I have VPN setup to our datacenter (Cisco AnyConnect) for Window Clients.
Our head office has a site to site VPN connected to our datacenter.
Our head office also has VPN setup for Windows Client.
Is it possible for users who connect to our head office VPN client to access LAN devices to our datacenter if I had the head office VPN subnet to the site to site tunnel setup from Head Office → Data center?
That way I don’t have to connect to multiple VPNs? If that is possible, is that bad practice/not recommended?
As long as the Client VPN knows to send traffic to the DataCenter subnet through the tunnel to the Main Office, and the Data Center knows to send the Client VPN subnet traffic to the Main Office then yes.
If you are using Full-Tunnel on the Client VPN then you only need to worry about the Main Office to Data Center VPN allowing the Client VPN subnet back and forth.
You do it when you have to.
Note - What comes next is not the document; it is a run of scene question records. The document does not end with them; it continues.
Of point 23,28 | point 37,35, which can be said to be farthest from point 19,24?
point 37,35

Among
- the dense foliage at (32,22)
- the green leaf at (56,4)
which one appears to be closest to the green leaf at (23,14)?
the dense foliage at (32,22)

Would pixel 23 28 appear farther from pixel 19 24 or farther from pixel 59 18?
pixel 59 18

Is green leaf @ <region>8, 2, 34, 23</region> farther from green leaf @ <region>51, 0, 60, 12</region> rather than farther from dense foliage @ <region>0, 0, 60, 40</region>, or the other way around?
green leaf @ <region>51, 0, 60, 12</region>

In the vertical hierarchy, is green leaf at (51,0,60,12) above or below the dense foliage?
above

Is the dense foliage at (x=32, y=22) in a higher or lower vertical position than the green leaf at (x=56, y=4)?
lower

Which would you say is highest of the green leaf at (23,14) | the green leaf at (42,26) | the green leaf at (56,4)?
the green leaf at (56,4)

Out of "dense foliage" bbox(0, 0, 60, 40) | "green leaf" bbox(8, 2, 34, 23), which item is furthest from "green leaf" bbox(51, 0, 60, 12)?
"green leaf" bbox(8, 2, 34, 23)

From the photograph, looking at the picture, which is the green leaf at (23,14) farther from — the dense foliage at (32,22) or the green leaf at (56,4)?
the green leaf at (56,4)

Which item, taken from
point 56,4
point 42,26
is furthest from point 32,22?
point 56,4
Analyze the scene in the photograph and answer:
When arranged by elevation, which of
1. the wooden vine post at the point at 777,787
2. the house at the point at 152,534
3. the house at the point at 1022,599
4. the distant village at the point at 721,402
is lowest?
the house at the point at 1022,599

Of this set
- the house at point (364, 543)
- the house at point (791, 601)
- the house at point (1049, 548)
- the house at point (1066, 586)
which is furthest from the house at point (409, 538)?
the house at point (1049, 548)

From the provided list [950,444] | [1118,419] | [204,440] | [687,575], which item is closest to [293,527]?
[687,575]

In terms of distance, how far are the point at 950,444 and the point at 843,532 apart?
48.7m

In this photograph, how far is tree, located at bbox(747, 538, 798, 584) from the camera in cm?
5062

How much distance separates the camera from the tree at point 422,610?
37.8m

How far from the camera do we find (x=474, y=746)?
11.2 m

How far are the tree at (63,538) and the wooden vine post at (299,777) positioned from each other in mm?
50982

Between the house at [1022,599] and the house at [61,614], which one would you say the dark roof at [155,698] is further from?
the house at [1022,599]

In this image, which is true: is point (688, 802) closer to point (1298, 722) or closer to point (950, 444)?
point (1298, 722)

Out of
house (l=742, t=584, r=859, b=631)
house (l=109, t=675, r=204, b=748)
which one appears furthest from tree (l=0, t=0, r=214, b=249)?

For a non-classified government contract I worked on the only way to meet the requirements written by the agency was to have a collection of IPSec tunnels inside another IPSec tunnel. It worked.
The problems that I remember were that the MTU was stupid low and there were some Windows services that had to be switched from UDP to TCP because the UDP packets were getting dropped due to the MTU.
Route based tunnels should do this without much additional configuration beyond adding routes for the DC LAN on the client VPN appliance and a route for the client subnet at the DC via the tunnel to the branch.
Re: sending remote user VPN traffic across a site-to-site VPN, it’s fine. May not be optimal, but it’s fine. If that’s what the site supports for the time being, it will work.
Sounds like a tradeoff between client configuration complexity versus efficiency. If most flow is to head office with only occasional traffic to DC, then maybe it makes sense to be inefficient on the client->DC traffic just to have a simpler client config/setup. If there’s a lot of flow to office and to DC, then the inefficiency might bite too much and dual-tunnel from the client may be the answer.